The latter are frequently exposed to high-intensity cyclones, which can last several days, when they migrate from their Arctic nesting sites to the North Atlantic further south in order to winter in more favourable conditions. After equipping more than 1,500 birds of the five main species concerned (Atlantic puffins, little auks, black-legged kittiwakes, and two species of guillemots) with small loggers2 and by comparing their movements with the trajectories of cyclones, the scientists were able to determine the degree of exposure of the birds to these weather events.
By modeling the energy expenditure of birds under such conditions, the study suggests, surprisingly, that the birds do not die from increased energy expenditure, but as a result of their inability to feed during a cyclone.
The species studied are particularly unsuited to fly in high winds and some cannot dive into a stormy sea, preventing them from feeding. Trapped during a cyclone, these birds will starve if the unfavourable conditions persist beyond the few days that their body reserves allow them to survive without food.
As the frequency of severe cyclones in the North Atlantic increases with climate change, seabirds wintering in this area will be even more vulnerable to such events.
1 – Among those who took part in the study are scientists from the Centre d’écologie fonctionnelle et évolutive (CNRS/Université de Monptellier/IRD/EPHE), the laboratory Littoral, environment et societies (CNRS/La Rochelle Université) and the Centre for biological studies of Chizé (CNRS/La Rochelle Université).
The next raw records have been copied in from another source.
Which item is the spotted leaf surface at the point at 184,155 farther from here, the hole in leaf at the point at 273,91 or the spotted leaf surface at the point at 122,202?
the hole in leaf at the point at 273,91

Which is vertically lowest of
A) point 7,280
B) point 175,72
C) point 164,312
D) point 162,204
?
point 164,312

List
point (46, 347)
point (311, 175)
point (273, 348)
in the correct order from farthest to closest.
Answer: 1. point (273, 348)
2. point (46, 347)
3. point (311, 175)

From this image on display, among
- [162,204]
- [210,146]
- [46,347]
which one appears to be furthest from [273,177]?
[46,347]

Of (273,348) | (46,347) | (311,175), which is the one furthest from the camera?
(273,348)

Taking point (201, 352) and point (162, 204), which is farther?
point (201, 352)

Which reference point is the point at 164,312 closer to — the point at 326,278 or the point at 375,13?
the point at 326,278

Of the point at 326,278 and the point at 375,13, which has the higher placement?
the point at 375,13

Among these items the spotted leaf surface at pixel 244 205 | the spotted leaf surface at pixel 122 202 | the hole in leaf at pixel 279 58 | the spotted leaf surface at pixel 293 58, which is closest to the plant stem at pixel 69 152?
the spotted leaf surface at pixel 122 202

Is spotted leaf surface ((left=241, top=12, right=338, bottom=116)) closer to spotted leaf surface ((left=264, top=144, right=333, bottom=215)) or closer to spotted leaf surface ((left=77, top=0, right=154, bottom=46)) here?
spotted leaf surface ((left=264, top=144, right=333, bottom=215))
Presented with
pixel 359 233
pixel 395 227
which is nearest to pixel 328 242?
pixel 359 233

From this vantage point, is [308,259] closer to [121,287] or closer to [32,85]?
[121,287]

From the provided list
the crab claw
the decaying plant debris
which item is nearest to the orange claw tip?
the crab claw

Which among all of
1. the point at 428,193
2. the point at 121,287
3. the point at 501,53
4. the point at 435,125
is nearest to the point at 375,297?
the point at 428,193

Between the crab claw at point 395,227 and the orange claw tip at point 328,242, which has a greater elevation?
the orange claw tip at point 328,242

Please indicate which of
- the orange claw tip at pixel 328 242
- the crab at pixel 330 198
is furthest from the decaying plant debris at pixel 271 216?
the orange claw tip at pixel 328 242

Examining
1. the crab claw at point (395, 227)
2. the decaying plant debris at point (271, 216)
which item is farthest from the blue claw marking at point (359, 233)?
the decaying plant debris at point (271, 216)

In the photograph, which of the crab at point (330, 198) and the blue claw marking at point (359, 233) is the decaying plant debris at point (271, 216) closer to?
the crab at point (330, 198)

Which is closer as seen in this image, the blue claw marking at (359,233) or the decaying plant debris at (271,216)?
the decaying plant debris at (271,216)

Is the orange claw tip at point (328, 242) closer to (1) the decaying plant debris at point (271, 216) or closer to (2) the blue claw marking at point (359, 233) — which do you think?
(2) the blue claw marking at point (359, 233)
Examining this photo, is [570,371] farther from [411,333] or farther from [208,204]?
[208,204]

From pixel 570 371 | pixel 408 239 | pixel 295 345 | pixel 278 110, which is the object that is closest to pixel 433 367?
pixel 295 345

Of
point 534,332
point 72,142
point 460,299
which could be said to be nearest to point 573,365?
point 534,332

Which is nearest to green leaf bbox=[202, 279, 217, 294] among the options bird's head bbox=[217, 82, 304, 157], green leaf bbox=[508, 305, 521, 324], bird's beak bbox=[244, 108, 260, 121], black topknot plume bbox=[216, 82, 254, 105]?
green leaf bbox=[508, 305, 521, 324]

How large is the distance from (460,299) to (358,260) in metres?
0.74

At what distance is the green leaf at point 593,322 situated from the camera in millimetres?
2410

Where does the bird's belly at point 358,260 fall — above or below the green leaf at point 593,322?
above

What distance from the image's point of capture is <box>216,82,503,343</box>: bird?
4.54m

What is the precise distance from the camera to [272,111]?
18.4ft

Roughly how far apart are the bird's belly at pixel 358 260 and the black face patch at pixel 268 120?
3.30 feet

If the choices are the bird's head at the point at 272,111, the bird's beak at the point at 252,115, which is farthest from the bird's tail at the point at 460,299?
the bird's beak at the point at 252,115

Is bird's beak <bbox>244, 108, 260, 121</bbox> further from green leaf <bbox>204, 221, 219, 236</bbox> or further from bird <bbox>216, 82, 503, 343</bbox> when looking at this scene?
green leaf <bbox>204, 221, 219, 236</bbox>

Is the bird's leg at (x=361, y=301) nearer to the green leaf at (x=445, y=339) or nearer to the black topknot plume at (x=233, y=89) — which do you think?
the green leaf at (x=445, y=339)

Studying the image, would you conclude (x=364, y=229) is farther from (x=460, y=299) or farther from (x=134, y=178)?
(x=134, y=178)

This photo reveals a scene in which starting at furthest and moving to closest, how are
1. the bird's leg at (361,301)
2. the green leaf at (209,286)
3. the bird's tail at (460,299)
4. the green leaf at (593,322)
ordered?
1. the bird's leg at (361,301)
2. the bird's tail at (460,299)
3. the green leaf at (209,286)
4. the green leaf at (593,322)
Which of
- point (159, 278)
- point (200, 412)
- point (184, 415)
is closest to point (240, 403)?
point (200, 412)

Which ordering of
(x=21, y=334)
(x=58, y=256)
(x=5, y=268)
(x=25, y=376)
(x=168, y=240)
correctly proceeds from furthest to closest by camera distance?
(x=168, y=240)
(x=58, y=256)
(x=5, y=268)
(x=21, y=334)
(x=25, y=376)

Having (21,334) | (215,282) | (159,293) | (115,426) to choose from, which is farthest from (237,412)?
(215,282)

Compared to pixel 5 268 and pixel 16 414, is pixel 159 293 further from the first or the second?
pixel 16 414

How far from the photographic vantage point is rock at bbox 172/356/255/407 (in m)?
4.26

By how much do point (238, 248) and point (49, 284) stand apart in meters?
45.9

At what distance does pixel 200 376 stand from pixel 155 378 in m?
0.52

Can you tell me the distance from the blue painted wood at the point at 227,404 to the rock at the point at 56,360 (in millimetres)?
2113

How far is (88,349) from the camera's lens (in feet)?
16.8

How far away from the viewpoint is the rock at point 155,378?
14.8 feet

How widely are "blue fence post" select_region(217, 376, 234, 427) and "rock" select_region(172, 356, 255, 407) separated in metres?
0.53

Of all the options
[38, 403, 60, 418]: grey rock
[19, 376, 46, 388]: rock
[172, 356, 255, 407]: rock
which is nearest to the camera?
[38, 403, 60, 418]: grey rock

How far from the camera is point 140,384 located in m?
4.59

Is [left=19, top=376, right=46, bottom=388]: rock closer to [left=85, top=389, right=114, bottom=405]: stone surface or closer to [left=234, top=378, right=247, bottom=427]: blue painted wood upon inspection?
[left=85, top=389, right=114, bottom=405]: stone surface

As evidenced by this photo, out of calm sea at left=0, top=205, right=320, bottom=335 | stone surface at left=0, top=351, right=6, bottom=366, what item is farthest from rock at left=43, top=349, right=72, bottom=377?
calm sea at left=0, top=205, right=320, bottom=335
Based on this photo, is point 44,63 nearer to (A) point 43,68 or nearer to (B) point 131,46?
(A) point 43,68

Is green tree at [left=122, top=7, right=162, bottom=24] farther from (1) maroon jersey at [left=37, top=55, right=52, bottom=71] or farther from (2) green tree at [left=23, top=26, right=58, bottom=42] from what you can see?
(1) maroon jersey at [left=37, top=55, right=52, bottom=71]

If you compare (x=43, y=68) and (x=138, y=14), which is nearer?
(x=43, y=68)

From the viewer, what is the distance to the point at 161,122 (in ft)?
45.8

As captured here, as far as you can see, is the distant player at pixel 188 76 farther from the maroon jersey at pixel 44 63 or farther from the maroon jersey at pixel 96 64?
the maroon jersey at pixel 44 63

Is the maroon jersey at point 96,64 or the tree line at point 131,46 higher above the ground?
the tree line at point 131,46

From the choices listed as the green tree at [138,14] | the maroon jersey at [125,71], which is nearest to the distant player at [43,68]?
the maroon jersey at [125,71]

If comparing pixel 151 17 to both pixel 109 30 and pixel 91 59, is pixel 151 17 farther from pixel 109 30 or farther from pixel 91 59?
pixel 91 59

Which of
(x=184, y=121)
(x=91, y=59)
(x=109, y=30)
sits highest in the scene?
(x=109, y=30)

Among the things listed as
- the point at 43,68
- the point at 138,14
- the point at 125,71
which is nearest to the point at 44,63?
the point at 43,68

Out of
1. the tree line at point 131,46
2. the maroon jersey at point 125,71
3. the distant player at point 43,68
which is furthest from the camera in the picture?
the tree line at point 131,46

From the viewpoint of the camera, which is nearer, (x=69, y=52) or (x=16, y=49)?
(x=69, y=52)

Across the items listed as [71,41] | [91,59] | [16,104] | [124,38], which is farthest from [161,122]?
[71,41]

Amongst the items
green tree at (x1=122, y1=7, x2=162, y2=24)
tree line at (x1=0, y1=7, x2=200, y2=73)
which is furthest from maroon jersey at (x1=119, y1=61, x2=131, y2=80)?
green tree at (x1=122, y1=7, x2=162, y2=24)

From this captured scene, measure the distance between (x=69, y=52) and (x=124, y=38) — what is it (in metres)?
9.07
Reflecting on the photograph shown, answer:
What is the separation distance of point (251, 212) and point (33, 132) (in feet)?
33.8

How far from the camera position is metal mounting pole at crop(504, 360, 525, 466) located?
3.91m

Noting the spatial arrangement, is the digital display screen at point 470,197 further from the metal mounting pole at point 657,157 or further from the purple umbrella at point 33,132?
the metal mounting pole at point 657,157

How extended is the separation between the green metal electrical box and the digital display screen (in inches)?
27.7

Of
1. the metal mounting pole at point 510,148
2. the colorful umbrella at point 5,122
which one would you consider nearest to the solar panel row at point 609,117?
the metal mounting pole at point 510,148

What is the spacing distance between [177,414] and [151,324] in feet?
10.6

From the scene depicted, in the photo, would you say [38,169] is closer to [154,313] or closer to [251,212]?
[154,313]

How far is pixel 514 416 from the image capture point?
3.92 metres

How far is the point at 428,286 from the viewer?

The following major international structures took part (among others): the University of Wisconsin, the Norwegian Polar Institute and the Norwegian Institute for Nature Research.
2 – GLS (Global Location Sensor) tags are tiny tracking devices weighing around 1g, capable of recording light levels in the vicinity of the bird, allowing the position of the equipped individual to be calculated. Though less accurate (range of about 200 kilometres) than a GPS device, these loggers require little energy and have a long life span. They are placed on the metal rings that scientists put on the birds’ leg.